▶ [OBJECTIVE]: Reproduce everything in the listing below from the line containing "Noting what this" down to the line containing "Noting the positions, is", both lines included. Leave the pictures out of your answer.

Begin PROVIDED RECORDS

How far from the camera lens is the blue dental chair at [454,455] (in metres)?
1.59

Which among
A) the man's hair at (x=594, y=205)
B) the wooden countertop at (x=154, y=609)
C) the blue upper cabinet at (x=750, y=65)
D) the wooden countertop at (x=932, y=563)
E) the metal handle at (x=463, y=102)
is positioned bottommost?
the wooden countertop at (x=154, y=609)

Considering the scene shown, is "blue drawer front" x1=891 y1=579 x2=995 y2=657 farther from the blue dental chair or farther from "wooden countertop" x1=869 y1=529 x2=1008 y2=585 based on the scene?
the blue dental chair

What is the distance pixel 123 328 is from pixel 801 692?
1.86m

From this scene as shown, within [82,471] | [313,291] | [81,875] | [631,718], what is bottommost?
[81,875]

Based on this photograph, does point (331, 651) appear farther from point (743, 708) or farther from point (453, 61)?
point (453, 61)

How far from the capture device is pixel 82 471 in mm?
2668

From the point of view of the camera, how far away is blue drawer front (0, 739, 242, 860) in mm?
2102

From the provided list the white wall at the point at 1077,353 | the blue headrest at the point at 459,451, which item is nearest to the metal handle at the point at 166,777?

End PROVIDED RECORDS
Begin PROVIDED RECORDS

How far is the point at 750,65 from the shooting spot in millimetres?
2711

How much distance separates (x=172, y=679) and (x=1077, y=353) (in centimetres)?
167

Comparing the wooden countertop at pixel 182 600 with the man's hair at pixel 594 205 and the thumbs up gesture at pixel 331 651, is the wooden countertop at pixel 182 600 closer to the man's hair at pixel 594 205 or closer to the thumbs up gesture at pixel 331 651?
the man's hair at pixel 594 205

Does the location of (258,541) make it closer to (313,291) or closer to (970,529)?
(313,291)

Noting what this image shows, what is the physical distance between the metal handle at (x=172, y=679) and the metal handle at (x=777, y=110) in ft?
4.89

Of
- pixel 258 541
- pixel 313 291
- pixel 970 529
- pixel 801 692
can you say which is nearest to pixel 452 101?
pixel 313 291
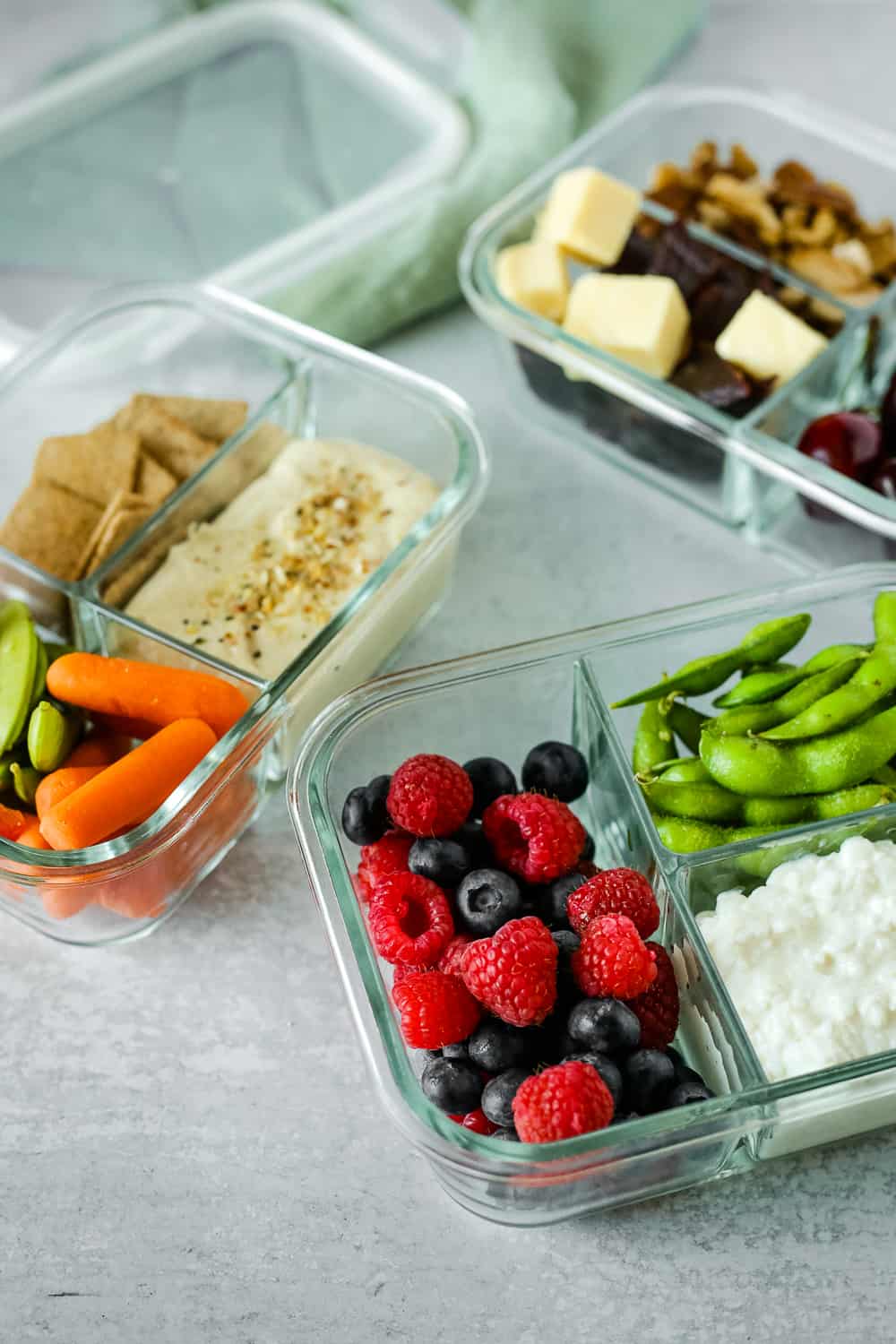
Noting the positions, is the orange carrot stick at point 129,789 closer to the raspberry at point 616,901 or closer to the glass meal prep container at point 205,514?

End PROVIDED RECORDS

▶ [RESULT OF THE TASK]:
Noting what this image shows, what is the physical distance between the metal handle at (x=172, y=679) and the metal handle at (x=777, y=110) in ft?
4.89

Of
- pixel 258 541
- pixel 313 291
- pixel 970 529
- pixel 801 692
can you say which is nearest to pixel 452 101?
pixel 313 291
Noting the positions, is the orange carrot stick at point 129,789 closer to the raspberry at point 616,901 or closer to the glass meal prep container at point 205,514?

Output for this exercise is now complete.